**Text block**
▶

I’m tip-tap-tapping away at this on the bus home from London, where I saw Radiohead spin-off THE SMILE play at Alexandra Palace last night.1
A project birthed in 2020 as the musical equivalent of a daily lockdown walk has grown into something that feels altogether more permanent. The band’s (excellent) first album, A Light For Attracting Attention, resembled a sparse, looser version of Radiohead, but with this year’s (also excellent) second album, Wall of Eyes, and their live performances, they are revealing themselves as a different beast entirely.
Various online reviews use adjectives like “agile”, “sinewy”, and “skittish” to describe the band, which are, in fairness, pretty accurate labels (the title to this post is only half-tongue-in-cheek). Due in part to the influence of jazz drummer Tom Skinner, their songs all have a loose, informal, writhing quality, regularly switching up time signatures and mutating into extended jams, riffs and outros. This is even more noticeable live, where the production-studio sheen of their album recordings is stripped away, and moments like the groundswell of bass in the otherwise woozy Teleharmonic take on a growling, immediate quality.
Highlights include the two-parter Read the Room (one of my favourite pieces of Radiohead-adjacent music in years), a very cool extended intro leading into the jittery syncopated rhythms of A Hairdryer and the bossa-nova-tinged Wall of Eyes. The band have also dusted off and repurposed an old Thom Yorke tune, Feeling Pulled Apart By Horses, whose snarling bass feels like a pitbull plunging into your chest.

◀

**Brief A**
In the post about The Smile's concert, write out the passage starting with "I’m tip-tap-tapping away" and going on through "different beast entirely.".
**Brief B**
According to the post about The Smile's concert, what is the title of the band's first album?
**Brief C**
Carry on with the post about The Smile's concert at Alexandra Palace, starting after its final sentence.

**Given records**
▶

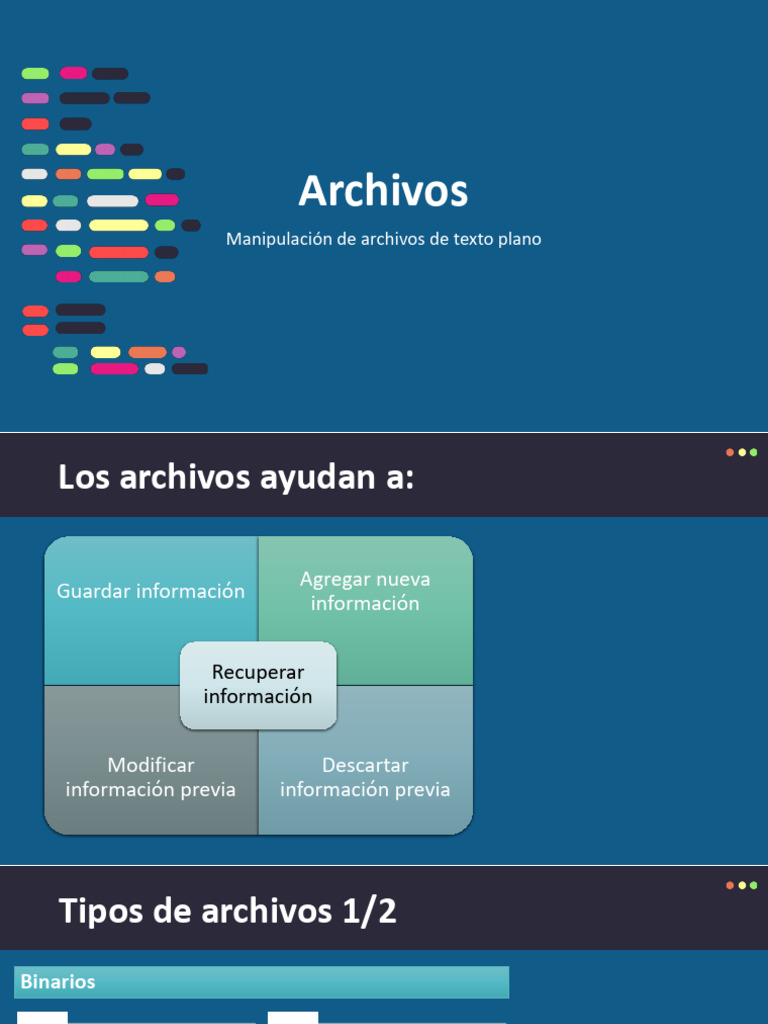 Archivos

Manipulación de archivos de texto plano

Los archivos ayudan a:

Guardar información

Agregar nueva información

Recuperar información

Modificar información previa

Descartar información previa

Tipos de archivos 1/2

Binarios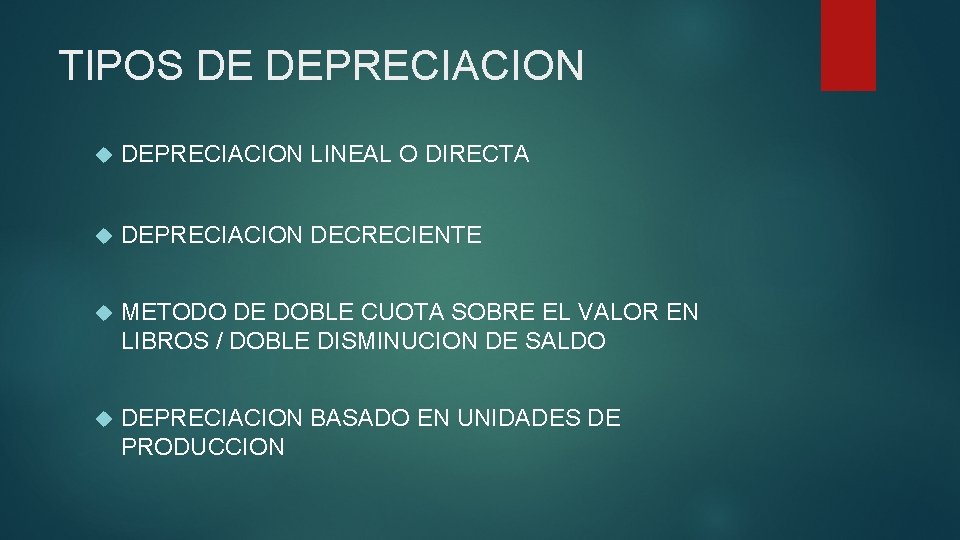 TIPOS DE DEPRECIACION

DEPRECIACION LINEAL O DIRECTA

DEPRECIACION DECRECIENTE

METODO DE DOBLE CUOTA SOBRE EL VALOR EN LIBROS / DOBLE DISMINUCION DE SALDO

DEPRECIACION BASADO EN UNIDADES DE PRODUCCION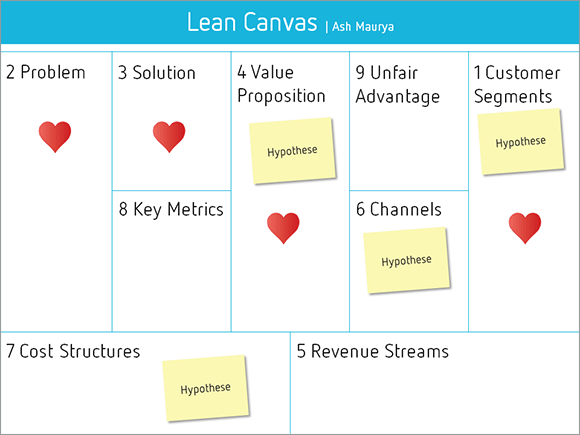 Lean Canvas | Ash Maurya

2 Problem

3 Solution

8 Key Metrics

4 Value Proposition

Hypothese

9 Unfair Advantage

6 Channels

Hypothese

1 Customer Segments

Hypothese

7 Cost Structures

Hypothese

5 Revenue Streams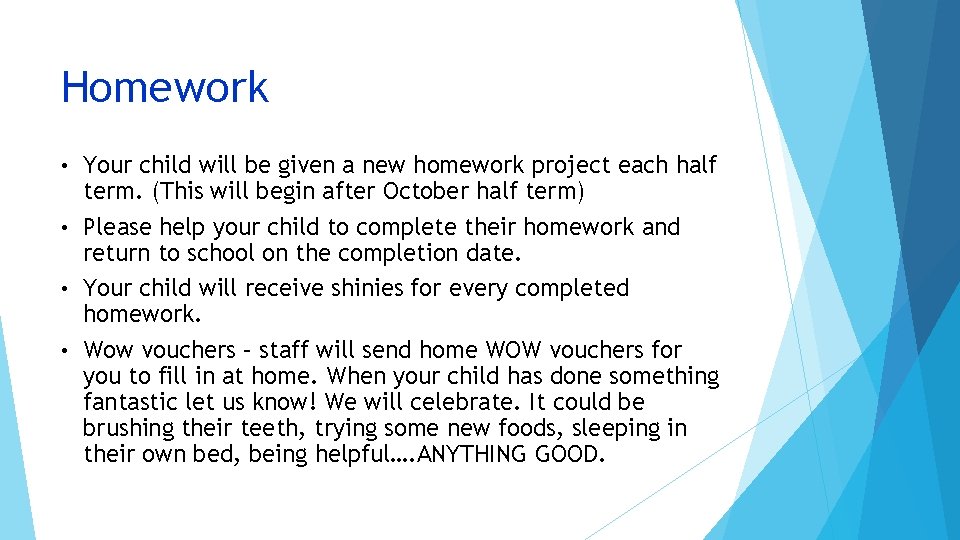 Homework

• Your child will be given a new homework project each half term. (This will begin after October half term)

• Please help your child to complete their homework and return to school on the completion date.

• Your child will receive shinies for every completed homework.

• Wow vouchers – staff will send home WOW vouchers for you to fill in at home. When your child has done something fantastic let us know! We will celebrate. It could be brushing their teeth, trying some new foods, sleeping in their own bed, being helpful….ANYTHING GOOD.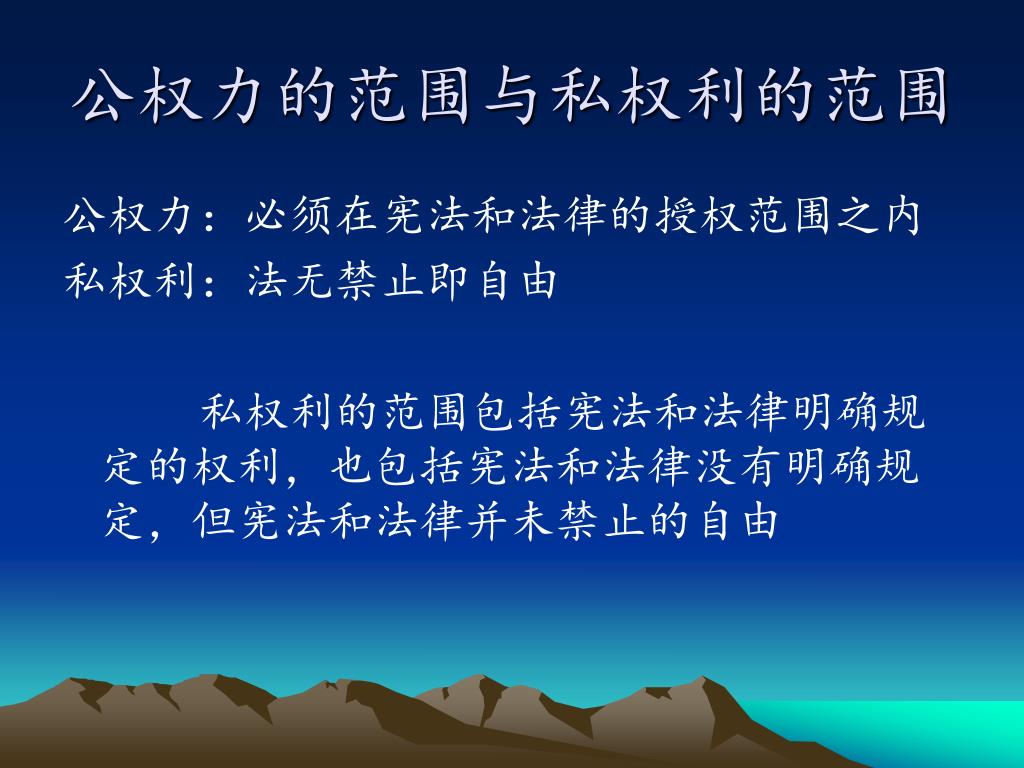 公权力的范围与私权利的范围

公权力：必须在宪法和法律的授权范围之内
私权利：法无禁止即自由

私权利的范围包括宪法和法律明确规定的权利，也包括宪法和法律没有明确规定，但宪法和法律并未禁止的自由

◀

**Written reply A**
I’m tip-tap-tapping away at this on the bus home from London, where I saw Radiohead spin-off THE SMILE play at Alexandra Palace last night.1
A project birthed in 2020 as the musical equivalent of a daily lockdown walk has grown into something that feels altogether more permanent. The band’s (excellent) first album, A Light For Attracting Attention, resembled a sparse, looser version of Radiohead, but with this year’s (also excellent) second album, Wall of Eyes, and their live performances, they are revealing themselves as a different beast entirely.

**Written reply B**
A Light For Attracting Attention

**Written reply C**
A quick note on Jonny Greenwood, who, throughout the two-hour show, must have played seven-plus instruments, including, at one point, a harp and a synthesizer simultaneously (he also played a (bass?) guitar with a violin bow.) He is, plainly, a genius (his film scores to There Will Be Blood, The Master, Inherent Vice and, my favourite, You Were Never Really Here, are some of the best of the 21st century).2 Watching him do his thing is an awe-inspiring experience, even if, like me, you don’t have a clue what he’s doing for 99.9% of it.
As is Thom Yorke’s wont, there was little by way of audience interaction, although he did seem happy to be there (apparently, the night before, in Birmingham, he told the crowd to “shut the fuck up” after they didn’t stop talking during the performance 😬). Bar a couple of exceptions, the band’s songs lack the anthemic quality of Radiohead’s back catalogue, and they are primarily met more by periodic bobbing than by singing-along (thank goodness) or dancing (a shame). I’d love to see them perform again in a much smaller venue. Although the sound was pretty respectable, Alexandra Palace (which is enormous) lacks the intimacy that the complexity of the music demands.
When news of The Smile first landed, I confess to a bittersweet reaction. I feared that the band’s birth heralded Radiohead’s death. I still hope this isn’t the case, but if this is the level of inventiveness, originality and ambition we get in the meantime, then I couldn’t be more here for it.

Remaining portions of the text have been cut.